In political discourse, political freedom is often associated with liberty and autonomy, and a distinction is made between countries that are free of dictatorships. In the area of civil rights, a strong distinction is made between freedom and slavery and there is conflict between people who think all races, religions, genders, and social classes should be equally free and people who think freedom is the exclusive right of certain groups. Frequently discussed are freedom of assembly, freedom of association, freedom of choice, and freedom of speech.
Sometimes the terms "freedom" and "liberty" tend to be used interchangeably.[4][5] Sometimes subtle distinctions are made between "freedom" and "liberty"[6] John Stuart Mill, for example, differentiated liberty from freedom in that freedom is primarily, if not exclusively, the ability to do as one wills and what one has the power to do, whereas liberty concerns the absence of arbitrary restraints and takes into account the rights of all involved. As such, the exercise of liberty is subject to capability and limited by the rights of others.[7]
Isaiah Berlin made a distinction between "positive" freedom and "negative" freedom in his seminal 1958 lecture "Two concepts of liberty". Charles Taylor elaborates that negative liberty means an ability to do what one wants, without external obstacles and positive liberty is the ability to fulfill one's purposes.[8][9] Another way to describe negative liberty is freedom from limiting forces (such as freedom from fear, freedom from want, and freedom from discrimination), but descriptions of freedom and liberty generally do not invoke having liberty from anything.[5]

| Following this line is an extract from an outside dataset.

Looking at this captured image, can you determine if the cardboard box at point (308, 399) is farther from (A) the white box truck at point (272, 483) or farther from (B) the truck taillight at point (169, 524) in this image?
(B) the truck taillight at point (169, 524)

Wendy Hui Kyong Chun explains these differences in terms of their relation to institutions:
"Liberty is linked to human subjectivity; freedom is not. The Declaration of Independence, for example, describes men as having liberty and the nation as being free. Free will—the quality of being free from the control of fate or necessity—may first have been attributed to human will, but Newtonian physics attributes freedom—degrees of freedom, free bodies—to objects."[10]
"Freedom differs from liberty as control differs from discipline. Liberty, like discipline, is linked to institutions and political parties, whether liberal or libertarian; freedom is not. Although freedom can work for or against institutions, it is not bound to them—it travels through unofficial networks. To have liberty is to be liberated from something; to be free is to be self-determining, autonomous. Freedom can or cannot exist within a state of liberty: one can be liberated yet unfree, or free yet enslaved (Orlando Patterson has argued in Freedom: Freedom in the Making of Western Culture that freedom arose from the yearnings of slaves)."[10]
Freedom from domination was considered by Phillip Pettit, Quentin Skinner and John P. McCormick as a defining aspect of freedom.[11] While operative control is the ability to direct ones actions on a day-to-day basis, that freedom can depend on the whim of another, also known as reserve control. Phillip Petit and Jamie Susskind argue that both operative and reserve control are needed for democracy and freedom.[12][13]